Clare Walker, the company’s R&D group category director, says the new facilities will include laboratories for the company’s analytical and microbiology teams, one of the biggest stability testing suites in Europe to support product evaluation, and a new sensory suite for consumer-led research.
“Our new R&D centre further strengthens scientific capability in the region. It will attract new graduates, as well as experienced hires to drive forward health innovations,” she says.
“After evaluating several global sites, Hull was selected based on the excellent talent pool, and scale of existing RB R&D and manufacturing activity.”
Alongside the cluster of major international players, the Humber is also a hub for high-tech startups
The Humber as a hub for high-tech healthcare startups
Alongside the cluster of major international players, the Humber is also a hub for high-tech startups and several are beginning to branch out into healthcare. VISR, based at the University of Hull’s Enterprise Centre, is the largest manufacturer of cardboard virtual reality headsets in Europe and has now started to apply the technology to the healthcare sector.

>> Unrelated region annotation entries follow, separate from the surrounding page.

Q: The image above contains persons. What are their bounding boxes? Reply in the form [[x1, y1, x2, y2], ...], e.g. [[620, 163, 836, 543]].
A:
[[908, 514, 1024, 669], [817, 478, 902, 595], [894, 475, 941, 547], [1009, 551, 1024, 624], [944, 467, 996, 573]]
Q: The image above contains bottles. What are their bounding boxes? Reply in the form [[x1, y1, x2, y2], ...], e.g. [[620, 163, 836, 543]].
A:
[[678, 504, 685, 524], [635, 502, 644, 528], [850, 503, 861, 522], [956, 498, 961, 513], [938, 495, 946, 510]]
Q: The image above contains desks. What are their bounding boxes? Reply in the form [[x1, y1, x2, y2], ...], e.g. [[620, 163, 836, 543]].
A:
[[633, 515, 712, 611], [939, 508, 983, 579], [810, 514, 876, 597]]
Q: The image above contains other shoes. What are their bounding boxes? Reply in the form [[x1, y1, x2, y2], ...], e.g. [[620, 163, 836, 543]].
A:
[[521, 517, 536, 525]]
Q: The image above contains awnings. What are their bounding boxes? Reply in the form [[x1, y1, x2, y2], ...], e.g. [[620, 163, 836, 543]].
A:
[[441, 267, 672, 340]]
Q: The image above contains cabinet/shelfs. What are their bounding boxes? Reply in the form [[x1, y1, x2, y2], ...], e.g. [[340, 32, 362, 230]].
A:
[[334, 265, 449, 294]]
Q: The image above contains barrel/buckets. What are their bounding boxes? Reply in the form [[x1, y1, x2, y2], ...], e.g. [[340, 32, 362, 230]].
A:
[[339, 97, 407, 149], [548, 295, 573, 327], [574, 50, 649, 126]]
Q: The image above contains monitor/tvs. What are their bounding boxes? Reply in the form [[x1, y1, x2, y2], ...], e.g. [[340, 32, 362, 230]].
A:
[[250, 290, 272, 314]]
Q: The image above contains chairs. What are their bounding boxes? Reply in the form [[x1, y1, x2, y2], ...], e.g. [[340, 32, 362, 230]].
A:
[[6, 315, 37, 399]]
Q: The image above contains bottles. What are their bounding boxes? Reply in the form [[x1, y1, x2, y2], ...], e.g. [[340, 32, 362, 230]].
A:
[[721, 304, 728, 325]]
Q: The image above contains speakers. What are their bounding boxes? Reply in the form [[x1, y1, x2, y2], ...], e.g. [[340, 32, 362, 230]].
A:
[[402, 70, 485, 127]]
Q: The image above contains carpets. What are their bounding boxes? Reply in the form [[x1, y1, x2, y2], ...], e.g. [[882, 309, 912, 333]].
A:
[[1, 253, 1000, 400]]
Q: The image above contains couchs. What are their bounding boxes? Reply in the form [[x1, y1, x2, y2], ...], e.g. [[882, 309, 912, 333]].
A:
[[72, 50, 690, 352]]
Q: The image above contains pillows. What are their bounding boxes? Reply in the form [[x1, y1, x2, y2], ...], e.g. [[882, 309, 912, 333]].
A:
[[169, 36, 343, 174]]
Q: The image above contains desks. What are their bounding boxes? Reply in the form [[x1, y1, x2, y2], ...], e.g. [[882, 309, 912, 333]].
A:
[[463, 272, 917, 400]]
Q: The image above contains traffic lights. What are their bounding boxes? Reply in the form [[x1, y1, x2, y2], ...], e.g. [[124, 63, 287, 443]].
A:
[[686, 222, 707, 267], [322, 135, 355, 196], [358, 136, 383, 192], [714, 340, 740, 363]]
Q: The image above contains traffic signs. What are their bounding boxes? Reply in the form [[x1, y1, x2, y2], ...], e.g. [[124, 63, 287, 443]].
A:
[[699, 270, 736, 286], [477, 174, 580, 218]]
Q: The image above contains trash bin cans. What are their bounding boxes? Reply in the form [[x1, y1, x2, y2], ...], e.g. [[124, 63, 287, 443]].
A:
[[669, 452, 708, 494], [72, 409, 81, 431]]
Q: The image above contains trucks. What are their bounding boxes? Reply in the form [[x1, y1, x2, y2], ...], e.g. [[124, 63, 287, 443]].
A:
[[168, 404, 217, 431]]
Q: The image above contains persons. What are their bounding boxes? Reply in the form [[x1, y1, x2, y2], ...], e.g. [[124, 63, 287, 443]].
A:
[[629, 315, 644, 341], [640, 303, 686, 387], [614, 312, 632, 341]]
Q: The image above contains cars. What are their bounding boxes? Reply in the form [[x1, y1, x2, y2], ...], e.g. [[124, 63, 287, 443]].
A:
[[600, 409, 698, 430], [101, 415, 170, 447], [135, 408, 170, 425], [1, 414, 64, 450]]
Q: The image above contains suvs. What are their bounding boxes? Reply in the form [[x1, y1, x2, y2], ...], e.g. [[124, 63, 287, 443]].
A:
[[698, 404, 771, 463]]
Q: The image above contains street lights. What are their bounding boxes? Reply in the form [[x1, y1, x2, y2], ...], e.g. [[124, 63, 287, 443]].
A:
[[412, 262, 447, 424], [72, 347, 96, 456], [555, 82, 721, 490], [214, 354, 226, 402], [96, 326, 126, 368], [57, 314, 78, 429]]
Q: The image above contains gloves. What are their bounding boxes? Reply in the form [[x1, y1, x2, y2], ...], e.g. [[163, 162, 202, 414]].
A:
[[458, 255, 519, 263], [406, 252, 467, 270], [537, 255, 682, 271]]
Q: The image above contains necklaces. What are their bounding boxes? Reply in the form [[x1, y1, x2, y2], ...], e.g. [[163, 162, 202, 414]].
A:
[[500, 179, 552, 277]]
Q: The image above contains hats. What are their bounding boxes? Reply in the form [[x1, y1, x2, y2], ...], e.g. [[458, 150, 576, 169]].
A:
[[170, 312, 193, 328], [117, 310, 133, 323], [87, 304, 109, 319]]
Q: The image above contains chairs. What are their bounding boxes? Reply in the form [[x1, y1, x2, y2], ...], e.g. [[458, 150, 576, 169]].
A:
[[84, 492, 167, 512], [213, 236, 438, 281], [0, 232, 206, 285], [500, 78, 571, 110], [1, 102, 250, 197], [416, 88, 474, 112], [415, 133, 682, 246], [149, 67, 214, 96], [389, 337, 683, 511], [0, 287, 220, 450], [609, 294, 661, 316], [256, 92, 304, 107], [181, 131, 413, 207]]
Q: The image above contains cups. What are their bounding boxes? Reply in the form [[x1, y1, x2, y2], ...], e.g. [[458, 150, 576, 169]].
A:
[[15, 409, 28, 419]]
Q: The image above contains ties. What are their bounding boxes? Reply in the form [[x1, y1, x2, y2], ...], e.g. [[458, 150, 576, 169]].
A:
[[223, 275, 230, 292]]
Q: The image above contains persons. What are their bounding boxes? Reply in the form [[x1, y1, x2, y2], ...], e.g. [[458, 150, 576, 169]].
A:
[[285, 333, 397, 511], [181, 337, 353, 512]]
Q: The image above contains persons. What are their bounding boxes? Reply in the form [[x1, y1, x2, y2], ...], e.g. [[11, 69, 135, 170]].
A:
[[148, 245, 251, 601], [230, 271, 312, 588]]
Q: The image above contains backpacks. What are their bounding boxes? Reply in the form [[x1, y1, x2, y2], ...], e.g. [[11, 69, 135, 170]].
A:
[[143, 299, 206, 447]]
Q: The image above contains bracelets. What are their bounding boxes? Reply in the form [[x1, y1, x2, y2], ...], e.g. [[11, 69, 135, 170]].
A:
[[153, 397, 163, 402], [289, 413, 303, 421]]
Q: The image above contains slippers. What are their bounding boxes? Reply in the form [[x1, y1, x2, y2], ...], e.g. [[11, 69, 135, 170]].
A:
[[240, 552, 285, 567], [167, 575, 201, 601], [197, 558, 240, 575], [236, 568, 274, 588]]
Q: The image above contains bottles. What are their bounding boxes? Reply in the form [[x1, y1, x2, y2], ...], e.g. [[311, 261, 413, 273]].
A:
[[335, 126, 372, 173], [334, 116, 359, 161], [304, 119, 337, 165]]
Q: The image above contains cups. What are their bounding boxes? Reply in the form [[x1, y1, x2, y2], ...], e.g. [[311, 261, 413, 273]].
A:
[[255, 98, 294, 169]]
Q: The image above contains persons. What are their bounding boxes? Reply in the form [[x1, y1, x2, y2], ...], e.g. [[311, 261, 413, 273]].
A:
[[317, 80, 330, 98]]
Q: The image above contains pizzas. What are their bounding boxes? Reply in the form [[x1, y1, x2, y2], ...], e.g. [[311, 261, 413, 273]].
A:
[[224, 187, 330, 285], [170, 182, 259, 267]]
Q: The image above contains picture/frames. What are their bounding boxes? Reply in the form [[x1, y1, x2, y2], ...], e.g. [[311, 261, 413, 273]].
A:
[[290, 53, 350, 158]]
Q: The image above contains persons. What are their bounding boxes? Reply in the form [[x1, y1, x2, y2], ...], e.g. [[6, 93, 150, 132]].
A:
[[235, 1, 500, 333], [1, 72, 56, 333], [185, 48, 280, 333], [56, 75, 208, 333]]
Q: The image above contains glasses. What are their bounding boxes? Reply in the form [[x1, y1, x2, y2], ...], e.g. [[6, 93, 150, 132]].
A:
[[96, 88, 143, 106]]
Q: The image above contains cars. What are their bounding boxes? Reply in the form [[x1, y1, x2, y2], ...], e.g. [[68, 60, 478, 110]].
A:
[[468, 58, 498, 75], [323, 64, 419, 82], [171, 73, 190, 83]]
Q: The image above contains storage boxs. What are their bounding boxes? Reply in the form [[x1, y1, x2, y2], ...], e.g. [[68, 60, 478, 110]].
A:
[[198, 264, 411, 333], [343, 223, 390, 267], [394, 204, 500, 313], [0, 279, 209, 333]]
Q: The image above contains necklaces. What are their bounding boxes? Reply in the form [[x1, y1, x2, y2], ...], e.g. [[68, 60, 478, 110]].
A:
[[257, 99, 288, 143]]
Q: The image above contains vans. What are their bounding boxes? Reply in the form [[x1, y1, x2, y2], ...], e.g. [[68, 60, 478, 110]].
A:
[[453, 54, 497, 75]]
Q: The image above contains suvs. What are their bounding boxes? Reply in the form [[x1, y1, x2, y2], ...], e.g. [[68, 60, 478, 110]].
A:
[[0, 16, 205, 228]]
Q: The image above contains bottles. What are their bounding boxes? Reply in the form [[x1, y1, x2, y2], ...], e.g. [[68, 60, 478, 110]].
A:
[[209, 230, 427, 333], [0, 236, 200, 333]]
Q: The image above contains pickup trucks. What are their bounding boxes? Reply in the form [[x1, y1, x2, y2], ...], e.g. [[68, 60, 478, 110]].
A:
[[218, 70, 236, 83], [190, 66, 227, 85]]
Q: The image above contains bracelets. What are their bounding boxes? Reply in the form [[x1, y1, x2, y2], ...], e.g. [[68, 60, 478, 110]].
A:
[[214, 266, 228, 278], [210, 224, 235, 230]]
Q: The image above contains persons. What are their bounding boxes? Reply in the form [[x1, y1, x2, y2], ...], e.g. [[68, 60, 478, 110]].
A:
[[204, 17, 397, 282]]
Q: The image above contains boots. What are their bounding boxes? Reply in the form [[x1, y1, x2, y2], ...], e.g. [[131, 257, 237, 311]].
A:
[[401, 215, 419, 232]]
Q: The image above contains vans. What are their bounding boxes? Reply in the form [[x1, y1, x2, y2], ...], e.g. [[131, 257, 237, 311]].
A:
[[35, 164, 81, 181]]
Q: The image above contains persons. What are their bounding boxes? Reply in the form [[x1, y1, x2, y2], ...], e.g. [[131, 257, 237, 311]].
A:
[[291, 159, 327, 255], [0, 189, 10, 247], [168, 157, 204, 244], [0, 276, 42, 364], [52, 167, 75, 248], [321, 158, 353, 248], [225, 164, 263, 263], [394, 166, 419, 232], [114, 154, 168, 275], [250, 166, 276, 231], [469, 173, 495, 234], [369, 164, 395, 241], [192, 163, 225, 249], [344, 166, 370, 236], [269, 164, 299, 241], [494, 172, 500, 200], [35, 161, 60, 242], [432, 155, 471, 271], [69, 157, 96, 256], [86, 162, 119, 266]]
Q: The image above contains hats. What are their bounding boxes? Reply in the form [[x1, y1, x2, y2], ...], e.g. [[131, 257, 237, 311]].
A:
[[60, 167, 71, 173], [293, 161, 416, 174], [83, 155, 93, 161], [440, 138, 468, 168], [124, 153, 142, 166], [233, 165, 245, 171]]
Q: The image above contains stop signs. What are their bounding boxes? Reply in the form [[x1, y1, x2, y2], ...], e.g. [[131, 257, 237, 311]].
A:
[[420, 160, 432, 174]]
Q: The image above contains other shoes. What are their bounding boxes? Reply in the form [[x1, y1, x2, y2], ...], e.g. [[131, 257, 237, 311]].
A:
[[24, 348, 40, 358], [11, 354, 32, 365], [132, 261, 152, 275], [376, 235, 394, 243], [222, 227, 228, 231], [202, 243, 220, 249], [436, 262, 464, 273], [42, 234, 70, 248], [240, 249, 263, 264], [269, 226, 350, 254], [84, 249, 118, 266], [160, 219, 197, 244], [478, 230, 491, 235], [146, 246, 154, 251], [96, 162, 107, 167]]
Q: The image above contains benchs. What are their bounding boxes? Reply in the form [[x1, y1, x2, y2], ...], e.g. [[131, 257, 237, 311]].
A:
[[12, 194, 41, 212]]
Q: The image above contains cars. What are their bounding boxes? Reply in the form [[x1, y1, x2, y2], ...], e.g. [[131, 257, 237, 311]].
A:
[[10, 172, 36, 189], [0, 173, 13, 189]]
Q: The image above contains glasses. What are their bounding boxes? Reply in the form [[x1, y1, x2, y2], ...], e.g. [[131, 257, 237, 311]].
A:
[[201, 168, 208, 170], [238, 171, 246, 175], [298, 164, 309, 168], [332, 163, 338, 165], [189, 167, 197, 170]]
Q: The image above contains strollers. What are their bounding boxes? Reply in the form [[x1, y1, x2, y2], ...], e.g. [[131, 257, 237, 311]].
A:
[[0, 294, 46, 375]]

“You get a lot of wow factor with technology,” says VISR managing director Lindsay West, “but it’s very hard then to take that next step, which is how do you actually apply this in the real world?”
One way has been to develop a headset that allows medical students to use augmented reality to follow operations remotely. The company has also used immersive technology to develop Botanika, a game that allows young people on the autistic spectrum to gain confidence designing a virtual reality garden, as well as connecting with other people.
VISR is currently working with the University of Hull on technology that will map out the exact location of key personnel in a hospital at any given time, enabling an ambulance crew with a crash victim to navigate the fastest route to the right doctor, for instance.
Many of these spin-outs have been nurtured at the Centre for Digital Innovation (C4DI), an incubator which is helping to connect some of the Humber healthcare giants with local startups. “We do two things,” explains C4DI’s managing director John Connolly. “We help tech companies grow and traditional businesses innovate.”